Provided text Start Marker

Limiting Severe Outcomes and Impact on Intensive Care Units of Moderate-Intermediate 2009 Pandemic Influenza: Role of Infectious Diseases Units
Published: Tuesday, August 14, 2012
Author: Sergio Carbonara et al.

by Sergio Carbonara, Giuseppe Bruno, Giuseppe Di Ciaula, Anna Donata Pantaleo, Gioacchino Angarano, Laura Monno


The rate of severe outcomes of patients with 2009 pandemic (A/H1N1) influenza (2009pI) hospitalized in non-intensive care units (ICUs) has not been defined thus far. This study aims to assess the efficacy of the management of patients with influenza-like illness (ILI) of moderate intermediate severity in an infectious diseases unit (IDU) during the first wave of 2009pI and its influence on the burden of ICUs.

Provided text End Marker
Extracted information Start Marker

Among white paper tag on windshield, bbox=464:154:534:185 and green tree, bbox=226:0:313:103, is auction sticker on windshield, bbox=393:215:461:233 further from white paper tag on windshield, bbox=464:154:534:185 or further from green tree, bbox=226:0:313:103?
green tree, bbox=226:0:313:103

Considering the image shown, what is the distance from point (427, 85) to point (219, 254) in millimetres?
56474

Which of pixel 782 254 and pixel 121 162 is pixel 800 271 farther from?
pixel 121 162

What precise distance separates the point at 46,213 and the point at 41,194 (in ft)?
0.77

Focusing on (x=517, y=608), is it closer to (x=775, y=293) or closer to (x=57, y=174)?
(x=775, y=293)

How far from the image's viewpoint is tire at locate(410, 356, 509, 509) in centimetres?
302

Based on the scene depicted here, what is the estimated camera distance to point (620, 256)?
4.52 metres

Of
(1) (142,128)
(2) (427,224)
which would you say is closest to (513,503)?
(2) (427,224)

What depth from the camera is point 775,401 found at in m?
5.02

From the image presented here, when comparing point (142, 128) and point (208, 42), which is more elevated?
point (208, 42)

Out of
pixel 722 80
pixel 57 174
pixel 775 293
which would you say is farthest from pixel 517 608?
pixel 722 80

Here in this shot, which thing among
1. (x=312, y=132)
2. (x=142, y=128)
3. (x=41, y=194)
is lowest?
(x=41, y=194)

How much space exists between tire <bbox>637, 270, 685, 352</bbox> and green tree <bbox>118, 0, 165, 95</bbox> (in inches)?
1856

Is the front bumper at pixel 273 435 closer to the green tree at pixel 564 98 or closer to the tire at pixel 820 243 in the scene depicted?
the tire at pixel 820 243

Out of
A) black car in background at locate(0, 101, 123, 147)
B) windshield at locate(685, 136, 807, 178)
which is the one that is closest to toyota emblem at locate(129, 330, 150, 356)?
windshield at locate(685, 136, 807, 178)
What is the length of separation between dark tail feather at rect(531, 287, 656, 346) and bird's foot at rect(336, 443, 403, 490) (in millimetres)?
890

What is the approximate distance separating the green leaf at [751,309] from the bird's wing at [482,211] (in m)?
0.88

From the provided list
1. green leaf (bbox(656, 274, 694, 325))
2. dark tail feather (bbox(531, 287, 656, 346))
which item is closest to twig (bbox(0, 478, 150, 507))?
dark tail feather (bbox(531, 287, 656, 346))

Extracted information End Marker

_What the task asks_
Answer these questions from the text on 2009 pandemic influenza, one per line:
1. On what date was it published?
2. Which author is named first?
3. During which period of the 2009 pandemic does the study assess patient management?
The records are separate material, unrelated to the text.

_Response_
1. Tuesday, August 14, 2012
2. Sergio Carbonara
3. The first wave of 2009pI